» Istruzioni del compito
Per favore, raccogli ogni riga dei record in cui compare la parola "grass" e ricopiala senza modifiche.

**** Record mostrati ****

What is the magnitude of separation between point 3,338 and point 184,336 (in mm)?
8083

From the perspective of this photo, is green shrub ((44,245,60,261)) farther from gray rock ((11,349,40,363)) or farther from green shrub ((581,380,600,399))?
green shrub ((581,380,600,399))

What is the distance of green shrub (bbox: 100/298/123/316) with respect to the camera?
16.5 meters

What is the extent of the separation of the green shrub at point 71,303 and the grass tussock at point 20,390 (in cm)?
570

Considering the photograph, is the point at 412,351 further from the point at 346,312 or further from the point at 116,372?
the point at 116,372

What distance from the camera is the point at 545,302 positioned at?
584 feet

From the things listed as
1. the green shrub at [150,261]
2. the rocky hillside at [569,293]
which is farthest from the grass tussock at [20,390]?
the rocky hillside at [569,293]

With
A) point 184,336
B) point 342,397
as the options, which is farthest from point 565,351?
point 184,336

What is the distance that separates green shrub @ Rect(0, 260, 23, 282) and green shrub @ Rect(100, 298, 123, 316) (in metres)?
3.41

****
**** Record mostrati ****

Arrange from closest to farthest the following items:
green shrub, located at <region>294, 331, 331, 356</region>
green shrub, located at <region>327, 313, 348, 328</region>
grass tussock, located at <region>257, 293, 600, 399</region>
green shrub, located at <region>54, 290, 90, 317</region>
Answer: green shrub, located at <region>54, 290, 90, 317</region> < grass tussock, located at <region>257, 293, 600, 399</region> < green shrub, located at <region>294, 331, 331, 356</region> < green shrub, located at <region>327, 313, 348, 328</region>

****

» Risposta completa
What is the extent of the separation of the green shrub at point 71,303 and the grass tussock at point 20,390 (in cm)?
which is farthest from the grass tussock at [20,390]?
grass tussock, located at <region>257, 293, 600, 399</region>
Answer: green shrub, located at <region>54, 290, 90, 317</region> < grass tussock, located at <region>257, 293, 600, 399</region> < green shrub, located at <region>294, 331, 331, 356</region> < green shrub, located at <region>327, 313, 348, 328</region>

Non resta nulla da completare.